What is the probability that e is a P?

Here, there are two conflicting reference classes, so the probability is either [0, 1], or some interval combining the .4 and .9, which sometimes is just [.4, .9] (but often a different conclusion will be warranted). Adding the knowledge

  All T1's are T2's

now makes T1 the most specific relevant reference class and a dominator of all interfering reference classes. With this universal statement of class inclusion,

  the probability is [.9, .9], by direct inference from T1. (again, in actual practice, this would be a non-trivial interval)

Kyburg's rules apply to conflict and subsumption in complicated partial orders.

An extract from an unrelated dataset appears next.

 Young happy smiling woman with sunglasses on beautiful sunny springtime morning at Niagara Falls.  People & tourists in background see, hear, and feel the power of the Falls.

==Acceptance and principles of rational belief==
Kyburg's inferences are always relativized to a level of acceptance that defines a corpus of morally certain statements. This is like a level of confidence, except that Neyman–Pearson theory is prohibited from retrospective calculation and post-observational acceptance, while Kyburg's epistemological interpretation of probability licenses both. At a level of acceptance, any statement that is more probable than the level of acceptance can be adopted as if it were a certainty. This can create logical inconsistency, which Kyburg illustrated in his famous lottery paradox.

In the example above, the calculation that e is a P with probability .9 permits the acceptance of the statement e is a P categorically, at any level of acceptance lower than .9 (assuming also that the calculation was performed at an acceptance level above .9). The interesting tension is that very high levels of acceptance contain few evidentiary statements. They do not even include raw observations of the senses if those senses have often been fooled in the past. Similarly, if a measurement device reports within an interval of error at a rate of .95, then no measurable statements are acceptable at a level above .95, unless the interval of error is widened. Meanwhile, at lower levels of acceptance, so many contradictory statements are acceptable that nothing useful can be derived without inconsistency.

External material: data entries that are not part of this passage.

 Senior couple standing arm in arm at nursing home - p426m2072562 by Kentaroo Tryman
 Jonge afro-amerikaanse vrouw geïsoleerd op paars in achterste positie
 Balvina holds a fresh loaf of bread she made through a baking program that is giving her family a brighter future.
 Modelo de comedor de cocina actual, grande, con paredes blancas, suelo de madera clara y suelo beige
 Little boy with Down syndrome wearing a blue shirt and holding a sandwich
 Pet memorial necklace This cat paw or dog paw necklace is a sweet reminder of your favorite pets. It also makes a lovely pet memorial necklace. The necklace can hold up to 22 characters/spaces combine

Kyburg's treatment of universally quantified sentences is to add them to the Ur-corpus or meaning postulates of the language. There, a statement like F = ma or preference is transitive provides additional inferences at all acceptance levels. In some cases, the addition of an axiom produces predictions that are not refuted by experience. These are the adoptable theoretical postulates (and they must still be ordered by some kind of simplicity). In other cases, the theoretical postulate is in conflict with the evidence and measurement-based observations, so the postulate must be rejected. In this way, Kyburg provides a probability-mediated model of predictive power, scientific theory-formation, the Web of Belief, and linguistic variation. The theory of acceptance mediates the tension between linguistic categorical assertion and probability-based epistemology.